A DNA Aptamer as a Chemical Tool to Modulate MEX3C-Mediated mRNA Destabilization.

Targeting RNA-binding proteins (RBPs) that control mRNA turnover presents a promising avenue for modulating gene expression and accessing otherwise "undruggable" intracellular targets. MEX3C is a tumor- and tissue-specific RBP that facilitates transcript destabilization by recruiting the CCR4-NOT deadenylation complex; however, selective tools to perturb MEX3C are lacking.
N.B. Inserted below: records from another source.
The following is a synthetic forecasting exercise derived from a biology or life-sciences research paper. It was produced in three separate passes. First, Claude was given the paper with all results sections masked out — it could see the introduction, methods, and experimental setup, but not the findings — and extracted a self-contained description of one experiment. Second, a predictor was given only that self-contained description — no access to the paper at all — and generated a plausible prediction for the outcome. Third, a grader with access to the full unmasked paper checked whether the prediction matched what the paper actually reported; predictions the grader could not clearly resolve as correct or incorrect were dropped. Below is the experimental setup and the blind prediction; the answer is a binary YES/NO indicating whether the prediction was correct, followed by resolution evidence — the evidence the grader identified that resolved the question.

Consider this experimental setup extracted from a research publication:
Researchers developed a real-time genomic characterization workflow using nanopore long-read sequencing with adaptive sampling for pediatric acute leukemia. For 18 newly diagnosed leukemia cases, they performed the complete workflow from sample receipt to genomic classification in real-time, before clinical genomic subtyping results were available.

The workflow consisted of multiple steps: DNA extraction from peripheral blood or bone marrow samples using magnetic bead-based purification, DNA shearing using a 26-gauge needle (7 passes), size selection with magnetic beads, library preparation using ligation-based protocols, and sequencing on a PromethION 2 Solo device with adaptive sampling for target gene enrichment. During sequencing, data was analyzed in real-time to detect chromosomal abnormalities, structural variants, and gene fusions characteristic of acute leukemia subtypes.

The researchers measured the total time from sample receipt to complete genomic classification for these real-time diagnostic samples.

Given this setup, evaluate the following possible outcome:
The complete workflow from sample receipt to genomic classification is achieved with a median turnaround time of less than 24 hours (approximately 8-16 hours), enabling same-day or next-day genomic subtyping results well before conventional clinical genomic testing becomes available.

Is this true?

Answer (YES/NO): NO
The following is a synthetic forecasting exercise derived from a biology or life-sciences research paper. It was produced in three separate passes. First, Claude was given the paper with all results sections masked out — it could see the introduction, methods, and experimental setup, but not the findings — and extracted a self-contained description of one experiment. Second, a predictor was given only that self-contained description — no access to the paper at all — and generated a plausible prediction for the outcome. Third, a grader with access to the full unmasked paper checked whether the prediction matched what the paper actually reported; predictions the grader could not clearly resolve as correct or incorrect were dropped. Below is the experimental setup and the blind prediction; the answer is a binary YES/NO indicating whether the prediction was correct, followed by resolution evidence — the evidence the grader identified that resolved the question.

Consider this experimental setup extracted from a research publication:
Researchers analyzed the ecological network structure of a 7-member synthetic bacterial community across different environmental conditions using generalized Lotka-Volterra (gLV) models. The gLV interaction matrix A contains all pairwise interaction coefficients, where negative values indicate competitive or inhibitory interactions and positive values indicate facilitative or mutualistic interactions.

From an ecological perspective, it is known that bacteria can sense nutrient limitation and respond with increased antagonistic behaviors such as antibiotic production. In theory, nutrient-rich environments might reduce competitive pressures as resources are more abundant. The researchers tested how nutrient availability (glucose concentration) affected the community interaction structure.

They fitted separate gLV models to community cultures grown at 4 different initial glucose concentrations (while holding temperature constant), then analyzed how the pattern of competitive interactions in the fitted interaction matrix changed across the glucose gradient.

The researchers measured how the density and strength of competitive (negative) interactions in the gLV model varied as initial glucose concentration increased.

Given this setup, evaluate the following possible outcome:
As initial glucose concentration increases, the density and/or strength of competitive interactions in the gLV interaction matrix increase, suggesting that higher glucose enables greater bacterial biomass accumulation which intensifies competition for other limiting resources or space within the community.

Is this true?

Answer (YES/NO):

Here, we report the development of a high-affinity and specific DNA aptamer through iterative Blocker-SELEX selection and sequence optimization. The resulting aptamer, MRiApt, binds the KH1 domain of MEX3C with nanomolar affinity and competitively inhibits RNA binding while sparing the homologous KH2 domain. A chemically stabilized derivative, MRiApt-PT-stem, exhibits enhanced stability and efficient intracellular uptake and effectively antagonizes the MEX3C-dependent repression of HLA-A2 transcripts, restoring HLA-A2 expression and thereby improving tumor cell recognition by T cells. Analysis of TCGA data revealed that high-MEX3C expression was significantly associated with poor prognosis in liver hepatocellular carcinoma (LIHC), underscoring the clinical relevance of perturbing MEX3C. Together, these findings establish MRiApt-PT-stem as a chemical probe to dissect and modulate MEX3C-mediated post-transcriptional regulation, providing a foundation for future approaches in transcriptome modulation and therapeutic targeting of RBPs.